------ Input for this task ------

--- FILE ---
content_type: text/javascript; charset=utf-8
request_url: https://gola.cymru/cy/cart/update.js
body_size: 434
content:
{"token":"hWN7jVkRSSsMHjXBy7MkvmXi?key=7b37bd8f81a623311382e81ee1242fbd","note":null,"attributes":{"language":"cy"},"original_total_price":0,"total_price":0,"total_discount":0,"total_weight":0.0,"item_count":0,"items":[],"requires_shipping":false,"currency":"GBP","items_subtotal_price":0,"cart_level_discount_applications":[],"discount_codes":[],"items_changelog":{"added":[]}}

------

Task statement - Repeat every line of the listing without a single difference.

Exercise output -
--- FILE ---
content_type: text/javascript; charset=utf-8
request_url: https://gola.cymru/cy/cart/update.js
body_size: 434
content:
{"token":"hWN7jVkRSSsMHjXBy7MkvmXi?key=7b37bd8f81a623311382e81ee1242fbd","note":null,"attributes":{"language":"cy"},"original_total_price":0,"total_price":0,"total_discount":0,"total_weight":0.0,"item_count":0,"items":[],"requires_shipping":false,"currency":"GBP","items_subtotal_price":0,"cart_level_discount_applications":[],"discount_codes":[],"items_changelog":{"added":[]}}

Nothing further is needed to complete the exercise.